More recently, two further function-disrupting TBXA2R gene variations have been identified, both predicting amino acid substitutions within the TMD1 (Figure1) (Mumford et al., 2013; Nisar et al., 2014). Interestingly, both these variations reduce TP-α receptor expression at the cell surface, suggesting an important role for TMD1 in the regulation of anterograde receptor traffic. The Trp29Cys substitution was identified in a patient who displayed abnormal post- surgical bleeding and whose platelets showed reduced aggregation and secretion in response to arachidonic acid and U46619. Ligand binding studies in both patient platelets and in HEK293 cells expressing the variant receptor showed a reduction in Bmax and Kd, indicating a reduction in receptor surface expression and ligand binding affinity. Further studies showed no change in total receptor expression, but a significant reduction in cell surface expression which was accompanied by a reduced ability to signal via Gq. The Trp29 residue (1.37 Ballesteros- Weinstein numbering), alongside other residues within TMD1 has previously been shown to be important for the formation of heterodimers between TP-α and the alternative receptor isoform TP-β (Fanelli et al., 2011). Interestingly, this study showed that a variant TP-α receptor in which a number of key residues within TMD1 (including Trp29 in combination with Ile25, Cys35, Val36, Leu39, Leu43, Leu44 and Ser47) were replaced with alanine, resulted in reductions in receptor signaling and ligand binding that were comparable to the Trp29Cys variant reported by Mumford and colleagues. Taken together these findings suggest that Trp29 of the TP-α receptor is a key residue contributing to surface expression seen with the TMD1 mutant studied by Fanelli and co-workers, possibly by reducing the ability of TP-α to form functional dimers at the cell membrane.
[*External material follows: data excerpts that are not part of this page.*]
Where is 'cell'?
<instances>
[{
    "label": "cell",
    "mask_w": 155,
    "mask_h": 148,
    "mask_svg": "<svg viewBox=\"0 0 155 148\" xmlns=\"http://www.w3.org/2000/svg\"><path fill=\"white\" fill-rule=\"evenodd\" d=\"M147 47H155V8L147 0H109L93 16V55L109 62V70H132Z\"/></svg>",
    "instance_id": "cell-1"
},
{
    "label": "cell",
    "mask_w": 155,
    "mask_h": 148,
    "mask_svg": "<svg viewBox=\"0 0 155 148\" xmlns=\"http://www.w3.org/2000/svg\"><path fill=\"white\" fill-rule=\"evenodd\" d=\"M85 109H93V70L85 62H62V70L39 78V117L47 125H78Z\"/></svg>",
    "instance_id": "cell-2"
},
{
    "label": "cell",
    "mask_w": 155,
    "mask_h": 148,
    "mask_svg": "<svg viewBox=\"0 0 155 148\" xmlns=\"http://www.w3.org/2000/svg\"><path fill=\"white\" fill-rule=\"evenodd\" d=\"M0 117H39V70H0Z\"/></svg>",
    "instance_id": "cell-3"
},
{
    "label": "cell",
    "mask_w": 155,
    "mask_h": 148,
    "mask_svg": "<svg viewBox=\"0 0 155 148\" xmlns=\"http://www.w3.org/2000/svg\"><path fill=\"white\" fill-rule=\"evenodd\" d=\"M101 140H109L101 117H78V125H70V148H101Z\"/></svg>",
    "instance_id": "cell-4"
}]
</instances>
Whilst expression of TP-β in platelets at the protein level is not clear, the first 343 residues are shared between the two isoforms, therefore is it likely the same residues are involved in homodimer formation. Although the ability of the Trp29Cys variant receptor to dimerize was not directly studied in the Mumford et al study (Mumford et al., 2012) subsequent work has shown that the variant Trp29Cys TP-α receptor does not interact with the WT TP-α at the cell surface (unpublished observations).